Cancer patients are thought to have an increased risk of developing severe Coronavirus Disease 2019 (COVID-19) infection and of dying from the disease. In this work, predictive factors for COVID-19 severity and mortality in cancer patients were investigated.
In this large nationwide retro-prospective cohort study, we collected data on patients with solid tumours and COVID-19 diagnosed between March 1 and 11th June 2020. The primary end-point was all-cause mortality and COVID-19 severity, defined as admission to an intensive care unit (ICU) and/or mechanical ventilation and/or death, was one of the secondary end-points.
From April 4 to 11th June 2020, 1289 patients were analysed. The most frequent cancers were digestive and thoracic. Altogether, 424 (33%) patients had a severe form of COVID-19 and 370 (29%) patients died. In multivariate analysis, independent factors associated with death were male sex (odds ratio 1.73, 95%CI: 1.18-2.52), The Eastern Cooperative Oncology Group Performance Scale (ECOG PS) ≥ 2 (OR 3.23, 95%CI: 2.27-4.61), updated Charlson comorbidity index (OR 1.08, 95%CI: 1.01-1.16) and admission to ICU (OR 3.62, 95%CI 2.14-6.11). The same factors, age along with corticosteroids before COVID-19 diagnosis, and thoracic primary tumour site were independently associated with COVID-19 severity. None of the anticancer treatments administered within the previous 3 months had any effect on mortality or COVID-19 severity, except for cytotoxic chemotherapy in the subgroup of patients with detectable severe acute respiratory syndrome coronavirus 2 (SARS-CoV-2) by reverse transcriptase polymerase chain reaction (RT-PCR), which was associated with a slight increase of the risk of death (OR 1.53; 95%CI: 1.00-2.34; p = 0.05). A total of 431 (39%) patients had their systemic anticancer treatment (such as chemotherapy, targeted or immune therapy) interrupted or stopped following diagnosis of COVID-19.
Mortality and COVID-19 severity in cancer patients are high and are associated with general characteristics of patients. We found no deleterious effects of recent anticancer treatments, except for cytotoxic chemotherapy in the RT-PCR-confirmed subgroup of patients. In almost 40% of patients, the systemic anticancer therapy was interrupted or stopped after COVID-19 diagnosis.

*EXTRACTED MATERIAL:*
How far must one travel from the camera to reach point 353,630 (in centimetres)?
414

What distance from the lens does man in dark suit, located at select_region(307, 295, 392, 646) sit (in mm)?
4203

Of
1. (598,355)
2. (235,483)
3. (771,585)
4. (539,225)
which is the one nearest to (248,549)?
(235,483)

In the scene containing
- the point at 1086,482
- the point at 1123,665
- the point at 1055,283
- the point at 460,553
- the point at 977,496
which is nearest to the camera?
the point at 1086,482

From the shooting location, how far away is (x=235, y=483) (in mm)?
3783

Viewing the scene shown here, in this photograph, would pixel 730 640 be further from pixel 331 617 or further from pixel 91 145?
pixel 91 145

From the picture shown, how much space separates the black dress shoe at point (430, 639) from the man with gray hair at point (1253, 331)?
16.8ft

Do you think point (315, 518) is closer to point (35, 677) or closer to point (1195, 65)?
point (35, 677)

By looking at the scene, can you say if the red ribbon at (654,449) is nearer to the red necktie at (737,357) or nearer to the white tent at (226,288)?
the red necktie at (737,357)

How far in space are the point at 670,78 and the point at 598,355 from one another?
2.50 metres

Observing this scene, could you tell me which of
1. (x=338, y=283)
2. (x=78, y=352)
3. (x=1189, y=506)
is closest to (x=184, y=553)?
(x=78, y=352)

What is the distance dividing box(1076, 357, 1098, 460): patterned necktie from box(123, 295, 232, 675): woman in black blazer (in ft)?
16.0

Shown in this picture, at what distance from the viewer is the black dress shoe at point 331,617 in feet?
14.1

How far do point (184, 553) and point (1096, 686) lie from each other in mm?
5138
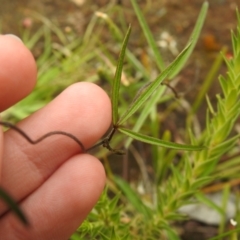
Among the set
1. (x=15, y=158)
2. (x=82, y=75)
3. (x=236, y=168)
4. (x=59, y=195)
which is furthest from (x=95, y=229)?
(x=82, y=75)

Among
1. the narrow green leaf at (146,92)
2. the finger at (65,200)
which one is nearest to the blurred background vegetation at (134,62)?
the finger at (65,200)

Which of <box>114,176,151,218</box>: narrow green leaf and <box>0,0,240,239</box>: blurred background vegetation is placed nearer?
<box>114,176,151,218</box>: narrow green leaf

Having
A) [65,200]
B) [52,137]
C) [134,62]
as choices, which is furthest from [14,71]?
[134,62]

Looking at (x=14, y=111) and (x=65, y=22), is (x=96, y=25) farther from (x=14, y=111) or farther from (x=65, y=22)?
(x=14, y=111)

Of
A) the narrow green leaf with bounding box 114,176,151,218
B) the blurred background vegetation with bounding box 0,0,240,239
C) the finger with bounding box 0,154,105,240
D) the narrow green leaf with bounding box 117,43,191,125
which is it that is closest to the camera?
the narrow green leaf with bounding box 117,43,191,125

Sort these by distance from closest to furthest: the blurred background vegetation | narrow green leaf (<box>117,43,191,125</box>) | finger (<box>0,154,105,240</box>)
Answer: narrow green leaf (<box>117,43,191,125</box>), finger (<box>0,154,105,240</box>), the blurred background vegetation

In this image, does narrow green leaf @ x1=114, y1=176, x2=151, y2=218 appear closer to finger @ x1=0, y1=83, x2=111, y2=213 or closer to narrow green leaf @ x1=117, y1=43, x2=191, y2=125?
finger @ x1=0, y1=83, x2=111, y2=213

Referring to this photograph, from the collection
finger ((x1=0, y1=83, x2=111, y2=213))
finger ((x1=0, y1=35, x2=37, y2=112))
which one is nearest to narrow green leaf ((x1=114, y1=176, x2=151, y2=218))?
finger ((x1=0, y1=83, x2=111, y2=213))

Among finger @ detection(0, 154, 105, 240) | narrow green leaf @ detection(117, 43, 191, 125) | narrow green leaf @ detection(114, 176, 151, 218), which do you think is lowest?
narrow green leaf @ detection(114, 176, 151, 218)
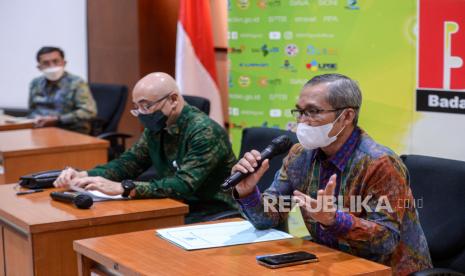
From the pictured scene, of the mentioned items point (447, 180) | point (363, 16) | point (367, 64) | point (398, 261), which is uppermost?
point (363, 16)

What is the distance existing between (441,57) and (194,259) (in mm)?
1926

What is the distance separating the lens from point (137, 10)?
7.48 metres

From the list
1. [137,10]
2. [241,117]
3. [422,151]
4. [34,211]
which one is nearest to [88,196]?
[34,211]

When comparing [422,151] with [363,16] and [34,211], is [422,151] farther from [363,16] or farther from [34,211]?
[34,211]

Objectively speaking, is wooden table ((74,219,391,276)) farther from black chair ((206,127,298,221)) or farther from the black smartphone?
black chair ((206,127,298,221))

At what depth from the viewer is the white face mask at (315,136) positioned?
9.16ft

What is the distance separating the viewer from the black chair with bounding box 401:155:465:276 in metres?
3.17

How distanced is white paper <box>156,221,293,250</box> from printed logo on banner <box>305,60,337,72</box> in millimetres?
1706

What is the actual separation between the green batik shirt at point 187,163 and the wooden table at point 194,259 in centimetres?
78

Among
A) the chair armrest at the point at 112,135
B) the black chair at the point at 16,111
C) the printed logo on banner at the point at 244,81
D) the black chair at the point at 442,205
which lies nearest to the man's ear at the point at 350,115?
the black chair at the point at 442,205

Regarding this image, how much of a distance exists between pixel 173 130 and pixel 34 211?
882 millimetres

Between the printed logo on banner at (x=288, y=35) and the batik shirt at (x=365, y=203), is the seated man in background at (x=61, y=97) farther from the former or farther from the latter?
the batik shirt at (x=365, y=203)

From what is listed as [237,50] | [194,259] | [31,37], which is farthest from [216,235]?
[31,37]

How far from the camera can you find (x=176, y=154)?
4.03m
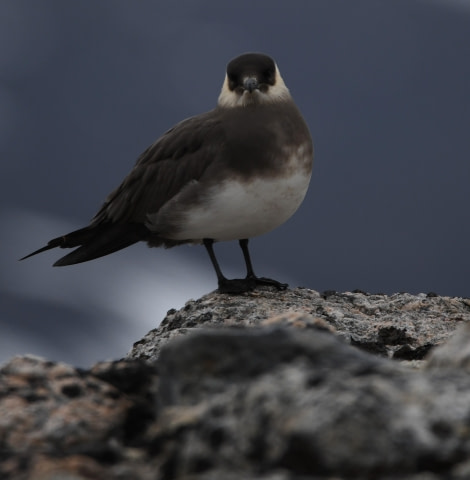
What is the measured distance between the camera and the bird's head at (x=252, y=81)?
24.2 ft

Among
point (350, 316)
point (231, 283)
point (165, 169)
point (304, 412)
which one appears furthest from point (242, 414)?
point (165, 169)

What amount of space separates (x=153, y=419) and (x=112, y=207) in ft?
18.6

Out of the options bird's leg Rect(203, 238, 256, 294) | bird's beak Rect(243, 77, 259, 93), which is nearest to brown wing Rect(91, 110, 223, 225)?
bird's beak Rect(243, 77, 259, 93)

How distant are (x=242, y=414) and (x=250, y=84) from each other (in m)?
5.34

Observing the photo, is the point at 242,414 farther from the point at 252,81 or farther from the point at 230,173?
the point at 252,81

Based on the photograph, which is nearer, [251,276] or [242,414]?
[242,414]

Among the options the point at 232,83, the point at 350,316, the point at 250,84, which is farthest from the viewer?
the point at 232,83

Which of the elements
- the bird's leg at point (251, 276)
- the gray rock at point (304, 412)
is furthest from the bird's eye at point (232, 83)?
the gray rock at point (304, 412)

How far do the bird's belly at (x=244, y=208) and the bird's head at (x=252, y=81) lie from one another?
2.49 ft

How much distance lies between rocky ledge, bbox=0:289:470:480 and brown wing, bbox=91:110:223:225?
14.2ft

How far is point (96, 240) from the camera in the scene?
839 centimetres

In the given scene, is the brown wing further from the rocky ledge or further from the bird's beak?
the rocky ledge

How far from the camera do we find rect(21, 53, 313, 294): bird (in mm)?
7121

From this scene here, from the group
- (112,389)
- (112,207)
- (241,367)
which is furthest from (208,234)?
(241,367)
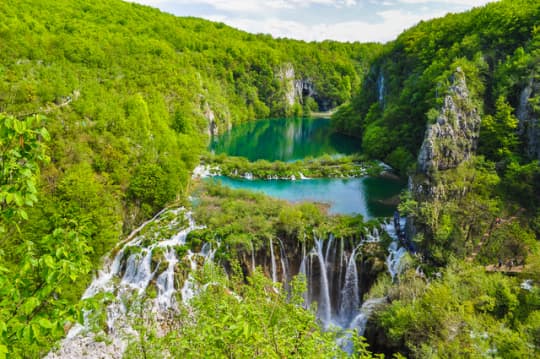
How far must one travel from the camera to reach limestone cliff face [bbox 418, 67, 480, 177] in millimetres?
26047

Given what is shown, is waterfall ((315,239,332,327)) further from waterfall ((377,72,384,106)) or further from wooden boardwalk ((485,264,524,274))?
waterfall ((377,72,384,106))

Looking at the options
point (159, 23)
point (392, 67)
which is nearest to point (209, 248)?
point (392, 67)

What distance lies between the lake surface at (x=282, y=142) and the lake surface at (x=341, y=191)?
13248 millimetres

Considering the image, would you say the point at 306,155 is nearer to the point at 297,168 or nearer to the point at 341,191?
the point at 297,168

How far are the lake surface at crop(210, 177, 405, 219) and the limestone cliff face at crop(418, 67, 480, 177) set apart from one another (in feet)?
17.6

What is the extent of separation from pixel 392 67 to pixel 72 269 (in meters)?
58.0

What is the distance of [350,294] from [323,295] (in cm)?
164

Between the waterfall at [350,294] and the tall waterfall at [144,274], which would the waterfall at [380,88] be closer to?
the waterfall at [350,294]

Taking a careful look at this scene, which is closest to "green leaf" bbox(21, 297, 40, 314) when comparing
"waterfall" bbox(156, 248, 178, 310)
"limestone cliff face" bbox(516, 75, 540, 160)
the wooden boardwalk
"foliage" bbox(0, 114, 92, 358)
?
"foliage" bbox(0, 114, 92, 358)

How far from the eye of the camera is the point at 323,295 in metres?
22.2

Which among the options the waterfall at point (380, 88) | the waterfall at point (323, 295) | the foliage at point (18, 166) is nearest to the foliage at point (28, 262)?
the foliage at point (18, 166)

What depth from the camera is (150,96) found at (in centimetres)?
4172

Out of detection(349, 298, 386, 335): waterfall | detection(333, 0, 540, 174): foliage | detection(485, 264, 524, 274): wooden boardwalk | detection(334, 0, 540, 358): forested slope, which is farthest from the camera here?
detection(333, 0, 540, 174): foliage

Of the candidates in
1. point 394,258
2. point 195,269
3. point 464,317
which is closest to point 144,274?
point 195,269
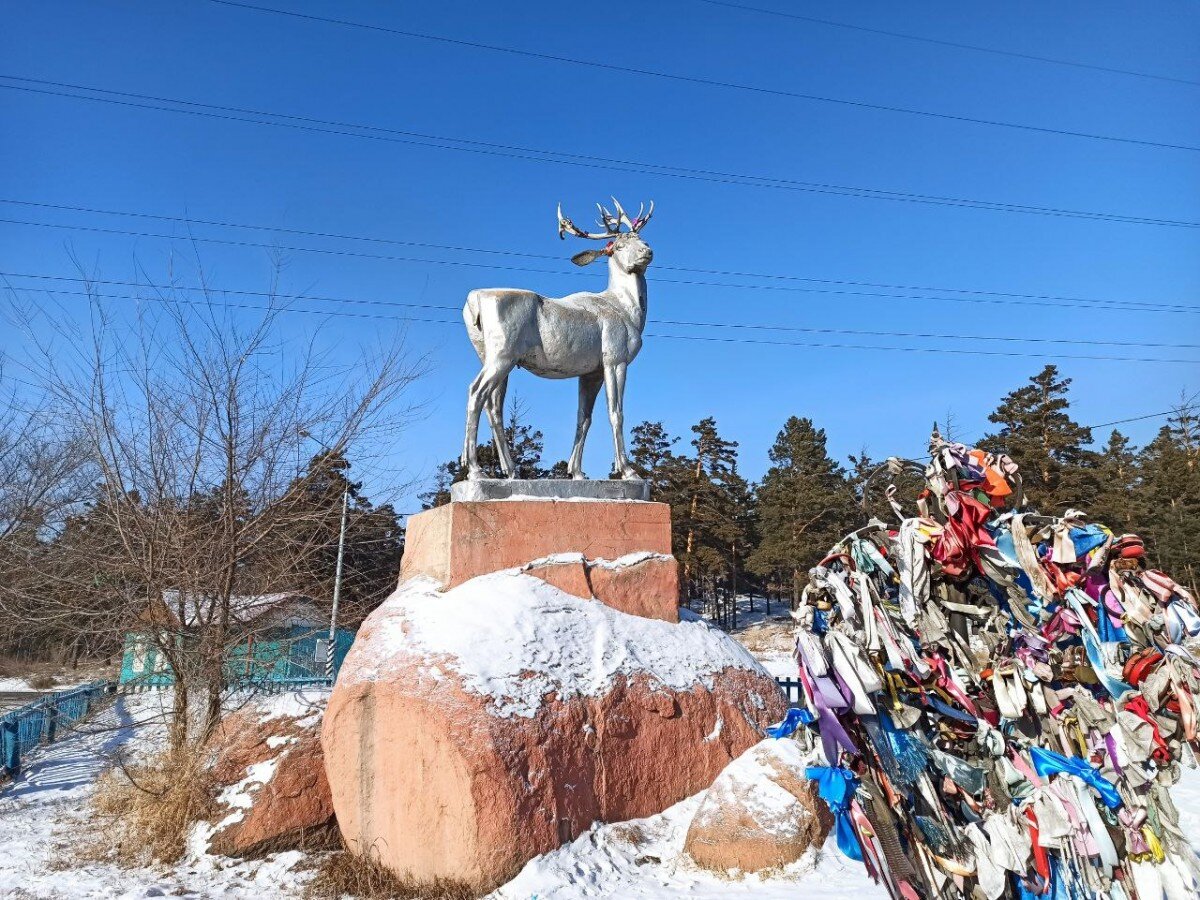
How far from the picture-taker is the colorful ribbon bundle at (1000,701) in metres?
2.39

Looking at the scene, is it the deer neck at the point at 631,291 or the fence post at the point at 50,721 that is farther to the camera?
the fence post at the point at 50,721

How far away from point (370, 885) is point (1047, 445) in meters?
25.4

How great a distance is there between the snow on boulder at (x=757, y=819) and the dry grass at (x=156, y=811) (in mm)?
3758

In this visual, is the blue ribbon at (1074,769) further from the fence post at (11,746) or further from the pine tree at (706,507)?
the pine tree at (706,507)

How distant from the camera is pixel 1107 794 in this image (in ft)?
7.88

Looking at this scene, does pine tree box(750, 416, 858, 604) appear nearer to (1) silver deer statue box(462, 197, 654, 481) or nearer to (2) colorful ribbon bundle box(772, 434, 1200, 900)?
(1) silver deer statue box(462, 197, 654, 481)

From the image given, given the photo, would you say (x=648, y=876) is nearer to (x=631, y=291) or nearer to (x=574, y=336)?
(x=574, y=336)

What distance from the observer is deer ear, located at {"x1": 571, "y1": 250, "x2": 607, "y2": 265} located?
816 centimetres

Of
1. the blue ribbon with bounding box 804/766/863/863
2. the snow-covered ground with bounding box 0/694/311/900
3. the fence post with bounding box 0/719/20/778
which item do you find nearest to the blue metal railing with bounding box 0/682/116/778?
the fence post with bounding box 0/719/20/778

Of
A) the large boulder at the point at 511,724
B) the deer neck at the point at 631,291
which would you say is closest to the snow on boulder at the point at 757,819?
the large boulder at the point at 511,724

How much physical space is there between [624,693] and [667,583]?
4.26 ft

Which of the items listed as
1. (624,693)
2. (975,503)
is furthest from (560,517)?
(975,503)

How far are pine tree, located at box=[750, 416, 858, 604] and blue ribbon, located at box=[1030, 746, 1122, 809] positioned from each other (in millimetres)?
28477

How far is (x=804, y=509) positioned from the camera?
31891mm
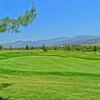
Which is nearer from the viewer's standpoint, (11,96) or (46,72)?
(11,96)

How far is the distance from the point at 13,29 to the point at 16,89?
10.0 feet

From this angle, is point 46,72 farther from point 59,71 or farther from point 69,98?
point 69,98

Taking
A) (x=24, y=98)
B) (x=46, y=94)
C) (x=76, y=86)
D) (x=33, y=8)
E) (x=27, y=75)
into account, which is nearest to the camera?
(x=24, y=98)

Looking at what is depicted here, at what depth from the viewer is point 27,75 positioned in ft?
92.9

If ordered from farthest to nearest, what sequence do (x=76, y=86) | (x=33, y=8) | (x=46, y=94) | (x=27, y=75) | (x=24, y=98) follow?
(x=27, y=75) → (x=76, y=86) → (x=33, y=8) → (x=46, y=94) → (x=24, y=98)

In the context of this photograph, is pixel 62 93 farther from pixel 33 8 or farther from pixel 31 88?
pixel 33 8

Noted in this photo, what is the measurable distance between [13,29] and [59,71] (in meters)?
11.2

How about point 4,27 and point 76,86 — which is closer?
point 4,27

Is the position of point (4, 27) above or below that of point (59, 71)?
above

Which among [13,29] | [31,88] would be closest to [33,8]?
[13,29]

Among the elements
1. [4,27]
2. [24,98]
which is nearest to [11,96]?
[24,98]

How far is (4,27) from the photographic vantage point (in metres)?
18.8

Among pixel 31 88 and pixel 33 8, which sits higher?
pixel 33 8

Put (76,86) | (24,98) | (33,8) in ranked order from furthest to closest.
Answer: (76,86) → (33,8) → (24,98)
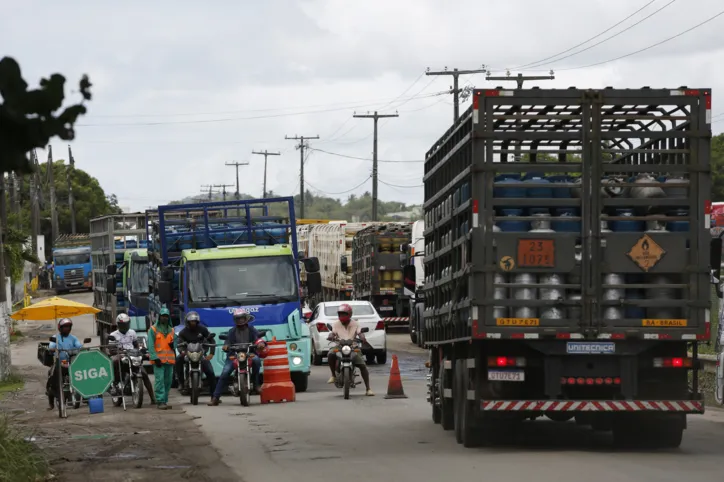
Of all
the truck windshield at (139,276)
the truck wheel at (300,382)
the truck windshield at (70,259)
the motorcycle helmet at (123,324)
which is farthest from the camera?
the truck windshield at (70,259)

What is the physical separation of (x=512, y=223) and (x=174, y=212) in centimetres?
1673

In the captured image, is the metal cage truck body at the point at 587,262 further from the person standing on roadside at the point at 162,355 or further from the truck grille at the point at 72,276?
the truck grille at the point at 72,276

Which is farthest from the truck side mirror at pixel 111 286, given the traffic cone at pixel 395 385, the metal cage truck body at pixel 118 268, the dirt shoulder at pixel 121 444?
the traffic cone at pixel 395 385

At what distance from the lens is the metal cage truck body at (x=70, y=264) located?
3275 inches

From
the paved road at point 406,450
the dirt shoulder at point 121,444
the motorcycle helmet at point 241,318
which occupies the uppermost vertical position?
the motorcycle helmet at point 241,318

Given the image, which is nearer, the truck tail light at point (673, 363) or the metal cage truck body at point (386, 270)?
the truck tail light at point (673, 363)

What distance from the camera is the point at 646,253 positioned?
1402cm

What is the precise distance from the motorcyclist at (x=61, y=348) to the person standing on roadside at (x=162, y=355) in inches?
50.5

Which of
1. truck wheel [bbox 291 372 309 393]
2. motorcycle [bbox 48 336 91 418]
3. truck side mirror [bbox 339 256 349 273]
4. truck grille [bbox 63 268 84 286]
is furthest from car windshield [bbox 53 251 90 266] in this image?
motorcycle [bbox 48 336 91 418]

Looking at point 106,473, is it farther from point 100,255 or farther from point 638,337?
point 100,255

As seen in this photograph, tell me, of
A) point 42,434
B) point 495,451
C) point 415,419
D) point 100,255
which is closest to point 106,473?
point 495,451

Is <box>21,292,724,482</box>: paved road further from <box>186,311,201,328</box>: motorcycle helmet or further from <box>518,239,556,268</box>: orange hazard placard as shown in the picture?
<box>518,239,556,268</box>: orange hazard placard

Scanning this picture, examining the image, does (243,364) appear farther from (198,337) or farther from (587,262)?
(587,262)

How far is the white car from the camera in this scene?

*PROBLEM REQUIREMENTS:* Reproduce the passage of the COVID-19 study summary starting at "Cancer patients are thought" and ending at "the secondary end-points.", word for word.

*ANSWER SECTION:*
Cancer patients are thought to have an increased risk of developing severe Coronavirus Disease 2019 (COVID-19) infection and of dying from the disease. In this work, predictive factors for COVID-19 severity and mortality in cancer patients were investigated.
In this large nationwide retro-prospective cohort study, we collected data on patients with solid tumours and COVID-19 diagnosed between March 1 and 11th June 2020. The primary end-point was all-cause mortality and COVID-19 severity, defined as admission to an intensive care unit (ICU) and/or mechanical ventilation and/or death, was one of the secondary end-points.